Work task -
What is the number of lines in the records below holding the string "index"? Reply with it and nothing else.

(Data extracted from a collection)
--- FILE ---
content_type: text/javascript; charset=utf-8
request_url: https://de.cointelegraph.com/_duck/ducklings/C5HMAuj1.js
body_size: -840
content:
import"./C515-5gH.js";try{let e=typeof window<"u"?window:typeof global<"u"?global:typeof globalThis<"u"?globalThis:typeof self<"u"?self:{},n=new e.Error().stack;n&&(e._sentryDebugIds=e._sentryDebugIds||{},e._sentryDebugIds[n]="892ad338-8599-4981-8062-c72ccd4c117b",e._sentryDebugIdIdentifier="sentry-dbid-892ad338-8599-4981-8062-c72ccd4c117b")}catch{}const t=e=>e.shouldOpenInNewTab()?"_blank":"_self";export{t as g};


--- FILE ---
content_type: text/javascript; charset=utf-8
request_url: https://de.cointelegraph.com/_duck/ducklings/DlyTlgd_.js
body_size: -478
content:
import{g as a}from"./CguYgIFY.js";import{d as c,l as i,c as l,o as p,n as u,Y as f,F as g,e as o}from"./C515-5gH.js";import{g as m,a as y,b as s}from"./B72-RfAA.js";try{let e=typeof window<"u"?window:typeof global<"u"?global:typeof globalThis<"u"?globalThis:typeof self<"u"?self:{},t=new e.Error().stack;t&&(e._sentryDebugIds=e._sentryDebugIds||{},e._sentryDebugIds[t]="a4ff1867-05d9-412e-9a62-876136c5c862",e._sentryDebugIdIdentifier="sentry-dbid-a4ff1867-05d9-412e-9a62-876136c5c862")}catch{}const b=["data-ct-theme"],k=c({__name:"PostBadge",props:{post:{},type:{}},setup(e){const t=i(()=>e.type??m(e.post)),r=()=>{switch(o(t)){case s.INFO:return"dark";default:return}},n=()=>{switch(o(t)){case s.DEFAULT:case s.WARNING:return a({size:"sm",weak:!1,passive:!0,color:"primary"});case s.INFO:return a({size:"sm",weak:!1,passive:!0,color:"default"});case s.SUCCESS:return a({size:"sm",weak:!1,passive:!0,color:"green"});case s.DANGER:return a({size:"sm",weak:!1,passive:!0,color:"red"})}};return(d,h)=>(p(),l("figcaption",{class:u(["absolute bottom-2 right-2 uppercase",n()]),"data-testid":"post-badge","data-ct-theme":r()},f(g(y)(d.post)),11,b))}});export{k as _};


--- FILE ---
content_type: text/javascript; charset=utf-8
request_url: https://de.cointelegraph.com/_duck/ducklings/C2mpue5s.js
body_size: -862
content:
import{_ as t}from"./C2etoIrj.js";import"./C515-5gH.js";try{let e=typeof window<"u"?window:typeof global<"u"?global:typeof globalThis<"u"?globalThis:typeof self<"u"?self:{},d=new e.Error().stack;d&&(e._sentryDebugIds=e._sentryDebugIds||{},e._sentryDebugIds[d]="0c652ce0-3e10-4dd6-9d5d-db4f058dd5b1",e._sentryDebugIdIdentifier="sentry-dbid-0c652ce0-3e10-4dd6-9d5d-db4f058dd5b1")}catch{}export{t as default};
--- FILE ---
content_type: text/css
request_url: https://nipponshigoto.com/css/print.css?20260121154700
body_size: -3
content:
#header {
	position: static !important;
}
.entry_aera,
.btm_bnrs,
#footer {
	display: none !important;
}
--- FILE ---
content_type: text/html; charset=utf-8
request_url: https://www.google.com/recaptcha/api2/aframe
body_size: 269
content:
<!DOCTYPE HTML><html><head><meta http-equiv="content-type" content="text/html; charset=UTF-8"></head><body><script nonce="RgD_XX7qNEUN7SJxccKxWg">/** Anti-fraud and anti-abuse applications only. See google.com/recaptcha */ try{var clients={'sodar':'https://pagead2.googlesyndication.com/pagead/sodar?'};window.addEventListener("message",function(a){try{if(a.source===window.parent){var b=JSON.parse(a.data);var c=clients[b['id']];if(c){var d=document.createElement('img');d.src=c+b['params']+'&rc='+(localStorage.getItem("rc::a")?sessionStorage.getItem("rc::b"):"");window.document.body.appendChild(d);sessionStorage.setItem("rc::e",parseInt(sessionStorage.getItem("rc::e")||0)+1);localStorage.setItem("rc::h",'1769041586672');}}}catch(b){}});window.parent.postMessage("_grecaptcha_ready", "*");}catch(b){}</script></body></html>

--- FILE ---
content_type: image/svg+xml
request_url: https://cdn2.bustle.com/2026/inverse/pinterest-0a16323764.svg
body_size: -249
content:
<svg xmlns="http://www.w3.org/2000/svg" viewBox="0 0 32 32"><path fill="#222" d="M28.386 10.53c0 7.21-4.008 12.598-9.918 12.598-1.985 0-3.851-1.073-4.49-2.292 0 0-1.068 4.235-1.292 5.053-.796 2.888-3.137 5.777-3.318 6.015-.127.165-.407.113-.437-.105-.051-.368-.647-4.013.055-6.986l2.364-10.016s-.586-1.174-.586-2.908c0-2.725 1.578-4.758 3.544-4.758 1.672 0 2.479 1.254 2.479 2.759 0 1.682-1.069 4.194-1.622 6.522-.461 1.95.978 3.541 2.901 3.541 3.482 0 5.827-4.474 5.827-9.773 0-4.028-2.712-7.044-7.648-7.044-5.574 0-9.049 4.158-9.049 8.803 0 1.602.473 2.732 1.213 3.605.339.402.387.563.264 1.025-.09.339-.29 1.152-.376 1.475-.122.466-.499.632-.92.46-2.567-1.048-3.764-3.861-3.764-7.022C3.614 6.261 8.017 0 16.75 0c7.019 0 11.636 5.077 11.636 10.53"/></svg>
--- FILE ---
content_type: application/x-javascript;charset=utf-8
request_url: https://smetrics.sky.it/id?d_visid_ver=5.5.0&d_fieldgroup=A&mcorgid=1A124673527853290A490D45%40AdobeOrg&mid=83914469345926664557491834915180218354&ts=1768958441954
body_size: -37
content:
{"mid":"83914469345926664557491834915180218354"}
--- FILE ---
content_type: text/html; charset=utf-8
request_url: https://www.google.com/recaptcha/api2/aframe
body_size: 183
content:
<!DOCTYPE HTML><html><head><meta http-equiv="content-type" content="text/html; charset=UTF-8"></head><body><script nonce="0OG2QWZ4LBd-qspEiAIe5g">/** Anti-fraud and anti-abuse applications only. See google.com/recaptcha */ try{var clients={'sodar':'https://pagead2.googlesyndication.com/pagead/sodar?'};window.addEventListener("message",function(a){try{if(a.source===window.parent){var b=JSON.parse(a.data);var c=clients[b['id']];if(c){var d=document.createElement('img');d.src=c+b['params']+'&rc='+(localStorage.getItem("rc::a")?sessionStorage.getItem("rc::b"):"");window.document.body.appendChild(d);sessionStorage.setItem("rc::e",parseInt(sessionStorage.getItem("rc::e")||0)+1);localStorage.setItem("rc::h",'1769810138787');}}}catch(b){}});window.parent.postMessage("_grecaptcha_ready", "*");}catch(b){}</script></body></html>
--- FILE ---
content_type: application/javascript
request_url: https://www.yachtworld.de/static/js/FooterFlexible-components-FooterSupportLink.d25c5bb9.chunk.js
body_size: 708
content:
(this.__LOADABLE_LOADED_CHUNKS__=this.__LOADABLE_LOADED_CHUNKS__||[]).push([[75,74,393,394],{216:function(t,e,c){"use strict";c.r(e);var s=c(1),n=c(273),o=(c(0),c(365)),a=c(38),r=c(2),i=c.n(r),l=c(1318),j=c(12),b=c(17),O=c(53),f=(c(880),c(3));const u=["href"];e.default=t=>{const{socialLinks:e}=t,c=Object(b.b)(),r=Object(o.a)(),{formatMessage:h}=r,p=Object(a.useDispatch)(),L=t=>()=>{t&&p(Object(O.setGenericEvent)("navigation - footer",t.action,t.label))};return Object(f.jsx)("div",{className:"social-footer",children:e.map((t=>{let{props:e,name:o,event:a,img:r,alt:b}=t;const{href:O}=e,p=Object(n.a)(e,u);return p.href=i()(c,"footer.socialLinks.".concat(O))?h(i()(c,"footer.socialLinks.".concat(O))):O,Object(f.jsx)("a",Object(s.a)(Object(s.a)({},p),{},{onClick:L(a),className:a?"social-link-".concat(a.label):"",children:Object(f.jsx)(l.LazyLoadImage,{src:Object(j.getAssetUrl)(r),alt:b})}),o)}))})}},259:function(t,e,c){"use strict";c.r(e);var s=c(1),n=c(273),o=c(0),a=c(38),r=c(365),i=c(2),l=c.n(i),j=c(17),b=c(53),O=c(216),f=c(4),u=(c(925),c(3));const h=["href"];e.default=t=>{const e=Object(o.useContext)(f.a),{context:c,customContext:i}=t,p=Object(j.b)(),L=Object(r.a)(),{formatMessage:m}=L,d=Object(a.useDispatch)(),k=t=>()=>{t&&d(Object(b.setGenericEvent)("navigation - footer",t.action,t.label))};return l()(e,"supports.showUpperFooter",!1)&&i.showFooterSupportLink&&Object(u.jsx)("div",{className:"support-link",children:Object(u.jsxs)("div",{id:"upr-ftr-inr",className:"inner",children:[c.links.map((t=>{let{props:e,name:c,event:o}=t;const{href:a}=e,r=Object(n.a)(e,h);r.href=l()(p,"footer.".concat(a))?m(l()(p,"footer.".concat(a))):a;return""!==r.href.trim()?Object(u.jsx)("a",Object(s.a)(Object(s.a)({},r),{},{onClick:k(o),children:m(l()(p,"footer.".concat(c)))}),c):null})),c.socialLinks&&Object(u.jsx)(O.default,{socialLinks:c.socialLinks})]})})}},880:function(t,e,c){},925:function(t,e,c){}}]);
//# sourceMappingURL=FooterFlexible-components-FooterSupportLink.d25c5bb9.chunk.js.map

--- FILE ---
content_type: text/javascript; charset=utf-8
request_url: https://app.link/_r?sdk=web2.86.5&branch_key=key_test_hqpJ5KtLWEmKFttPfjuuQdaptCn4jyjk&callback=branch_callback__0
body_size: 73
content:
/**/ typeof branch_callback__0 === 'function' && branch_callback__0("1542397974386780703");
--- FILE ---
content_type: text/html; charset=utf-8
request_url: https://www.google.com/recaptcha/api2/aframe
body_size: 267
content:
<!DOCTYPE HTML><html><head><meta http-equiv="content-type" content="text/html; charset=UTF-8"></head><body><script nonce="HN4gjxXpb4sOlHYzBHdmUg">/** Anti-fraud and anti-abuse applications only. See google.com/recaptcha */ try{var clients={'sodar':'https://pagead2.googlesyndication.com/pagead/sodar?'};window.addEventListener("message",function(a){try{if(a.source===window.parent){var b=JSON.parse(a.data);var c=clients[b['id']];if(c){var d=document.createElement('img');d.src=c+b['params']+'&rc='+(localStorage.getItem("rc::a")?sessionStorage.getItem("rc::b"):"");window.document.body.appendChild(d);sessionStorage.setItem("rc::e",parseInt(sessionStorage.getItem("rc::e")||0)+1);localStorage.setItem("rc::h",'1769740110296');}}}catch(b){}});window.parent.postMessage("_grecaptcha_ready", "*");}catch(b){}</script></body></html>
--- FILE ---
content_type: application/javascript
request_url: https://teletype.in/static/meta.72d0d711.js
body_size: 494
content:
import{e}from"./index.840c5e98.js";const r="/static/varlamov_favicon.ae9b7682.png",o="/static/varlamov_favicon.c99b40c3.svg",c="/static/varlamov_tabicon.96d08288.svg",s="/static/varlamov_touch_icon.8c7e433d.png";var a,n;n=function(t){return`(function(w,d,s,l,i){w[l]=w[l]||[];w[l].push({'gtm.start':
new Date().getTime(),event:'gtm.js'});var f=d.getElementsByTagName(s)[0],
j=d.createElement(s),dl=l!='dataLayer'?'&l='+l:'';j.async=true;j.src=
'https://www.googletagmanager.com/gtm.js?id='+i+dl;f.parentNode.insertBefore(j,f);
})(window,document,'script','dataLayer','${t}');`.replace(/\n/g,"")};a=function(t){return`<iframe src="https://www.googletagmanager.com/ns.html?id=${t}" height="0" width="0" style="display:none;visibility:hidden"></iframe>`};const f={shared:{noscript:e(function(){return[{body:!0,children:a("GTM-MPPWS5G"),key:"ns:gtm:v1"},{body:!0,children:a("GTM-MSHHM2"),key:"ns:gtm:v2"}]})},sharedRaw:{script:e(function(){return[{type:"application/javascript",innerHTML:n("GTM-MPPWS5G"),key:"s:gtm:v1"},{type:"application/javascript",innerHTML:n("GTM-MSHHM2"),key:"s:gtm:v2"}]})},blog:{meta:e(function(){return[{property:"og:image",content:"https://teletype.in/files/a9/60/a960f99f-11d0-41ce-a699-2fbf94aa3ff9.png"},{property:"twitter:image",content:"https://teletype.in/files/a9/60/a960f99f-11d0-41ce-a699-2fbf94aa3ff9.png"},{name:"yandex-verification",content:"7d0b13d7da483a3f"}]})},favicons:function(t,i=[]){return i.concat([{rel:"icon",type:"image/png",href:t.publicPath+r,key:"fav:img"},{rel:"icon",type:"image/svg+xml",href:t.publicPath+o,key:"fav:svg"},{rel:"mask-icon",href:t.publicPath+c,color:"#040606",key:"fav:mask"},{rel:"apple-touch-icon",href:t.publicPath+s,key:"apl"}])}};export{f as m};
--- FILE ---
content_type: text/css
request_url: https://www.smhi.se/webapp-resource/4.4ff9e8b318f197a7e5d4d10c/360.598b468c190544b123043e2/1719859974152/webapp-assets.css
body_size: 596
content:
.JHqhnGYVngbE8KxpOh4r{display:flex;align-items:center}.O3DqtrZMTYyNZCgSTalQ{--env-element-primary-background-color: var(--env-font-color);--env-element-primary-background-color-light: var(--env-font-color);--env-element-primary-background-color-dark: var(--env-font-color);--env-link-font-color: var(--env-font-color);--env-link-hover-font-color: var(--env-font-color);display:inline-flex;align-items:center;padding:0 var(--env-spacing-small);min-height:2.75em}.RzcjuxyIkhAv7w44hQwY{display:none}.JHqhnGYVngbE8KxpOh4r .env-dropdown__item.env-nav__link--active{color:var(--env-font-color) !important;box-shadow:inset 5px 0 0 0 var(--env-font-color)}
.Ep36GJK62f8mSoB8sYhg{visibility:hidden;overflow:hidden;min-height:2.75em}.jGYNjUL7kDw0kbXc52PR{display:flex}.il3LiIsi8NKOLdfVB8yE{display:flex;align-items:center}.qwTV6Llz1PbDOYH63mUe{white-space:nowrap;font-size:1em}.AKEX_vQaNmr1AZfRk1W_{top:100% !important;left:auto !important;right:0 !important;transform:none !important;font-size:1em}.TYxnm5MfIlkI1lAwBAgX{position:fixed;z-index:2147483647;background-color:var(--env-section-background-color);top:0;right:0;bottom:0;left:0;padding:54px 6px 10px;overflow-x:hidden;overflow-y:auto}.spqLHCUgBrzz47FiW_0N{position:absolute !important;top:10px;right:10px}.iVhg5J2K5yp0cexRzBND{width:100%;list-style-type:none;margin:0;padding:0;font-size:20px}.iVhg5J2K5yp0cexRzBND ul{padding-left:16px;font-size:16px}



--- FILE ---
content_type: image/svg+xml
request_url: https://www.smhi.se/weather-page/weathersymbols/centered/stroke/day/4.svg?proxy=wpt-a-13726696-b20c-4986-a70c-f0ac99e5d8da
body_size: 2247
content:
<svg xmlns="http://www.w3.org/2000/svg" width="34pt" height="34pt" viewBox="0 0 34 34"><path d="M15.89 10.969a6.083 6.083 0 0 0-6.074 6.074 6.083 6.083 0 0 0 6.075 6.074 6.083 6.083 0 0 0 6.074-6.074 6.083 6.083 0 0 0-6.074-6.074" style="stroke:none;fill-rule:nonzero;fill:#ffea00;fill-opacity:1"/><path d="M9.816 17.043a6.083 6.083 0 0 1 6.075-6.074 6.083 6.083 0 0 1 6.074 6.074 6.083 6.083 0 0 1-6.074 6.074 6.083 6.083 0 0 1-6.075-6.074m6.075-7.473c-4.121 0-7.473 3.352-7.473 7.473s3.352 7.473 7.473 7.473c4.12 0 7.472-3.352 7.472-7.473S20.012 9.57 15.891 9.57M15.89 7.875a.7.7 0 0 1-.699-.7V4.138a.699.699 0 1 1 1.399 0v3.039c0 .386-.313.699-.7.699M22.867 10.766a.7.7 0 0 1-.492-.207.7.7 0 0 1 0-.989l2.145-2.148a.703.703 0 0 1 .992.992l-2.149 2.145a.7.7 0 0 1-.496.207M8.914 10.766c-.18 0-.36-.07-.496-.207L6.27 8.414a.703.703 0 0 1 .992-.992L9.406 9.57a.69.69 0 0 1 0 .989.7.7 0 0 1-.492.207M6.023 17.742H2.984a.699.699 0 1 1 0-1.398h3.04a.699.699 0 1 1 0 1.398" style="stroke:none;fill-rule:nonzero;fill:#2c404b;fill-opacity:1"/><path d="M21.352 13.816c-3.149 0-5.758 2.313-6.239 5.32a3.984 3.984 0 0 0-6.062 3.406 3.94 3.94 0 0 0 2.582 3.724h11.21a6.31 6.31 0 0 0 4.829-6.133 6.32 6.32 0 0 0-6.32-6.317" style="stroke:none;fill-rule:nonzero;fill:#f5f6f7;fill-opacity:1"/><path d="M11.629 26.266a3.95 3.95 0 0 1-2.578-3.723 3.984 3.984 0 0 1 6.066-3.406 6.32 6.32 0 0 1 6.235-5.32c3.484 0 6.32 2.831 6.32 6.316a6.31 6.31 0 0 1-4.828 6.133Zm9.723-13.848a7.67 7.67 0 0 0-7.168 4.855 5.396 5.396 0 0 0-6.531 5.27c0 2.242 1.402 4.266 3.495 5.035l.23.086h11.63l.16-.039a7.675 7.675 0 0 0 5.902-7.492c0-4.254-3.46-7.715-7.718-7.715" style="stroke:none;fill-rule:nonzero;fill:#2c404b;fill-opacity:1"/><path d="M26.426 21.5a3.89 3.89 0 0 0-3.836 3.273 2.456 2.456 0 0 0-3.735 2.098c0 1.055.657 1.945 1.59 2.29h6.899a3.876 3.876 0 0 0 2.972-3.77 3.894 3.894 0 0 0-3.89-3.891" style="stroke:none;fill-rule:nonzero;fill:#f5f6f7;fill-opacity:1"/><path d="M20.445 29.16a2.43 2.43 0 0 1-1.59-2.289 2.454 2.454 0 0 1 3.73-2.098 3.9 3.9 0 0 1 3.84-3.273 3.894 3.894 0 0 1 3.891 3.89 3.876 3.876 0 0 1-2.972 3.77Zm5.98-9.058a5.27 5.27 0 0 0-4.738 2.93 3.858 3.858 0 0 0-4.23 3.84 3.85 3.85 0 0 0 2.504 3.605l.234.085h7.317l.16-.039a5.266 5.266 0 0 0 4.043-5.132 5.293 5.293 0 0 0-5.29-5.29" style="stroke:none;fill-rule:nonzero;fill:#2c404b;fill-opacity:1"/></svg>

Finished exercise -
2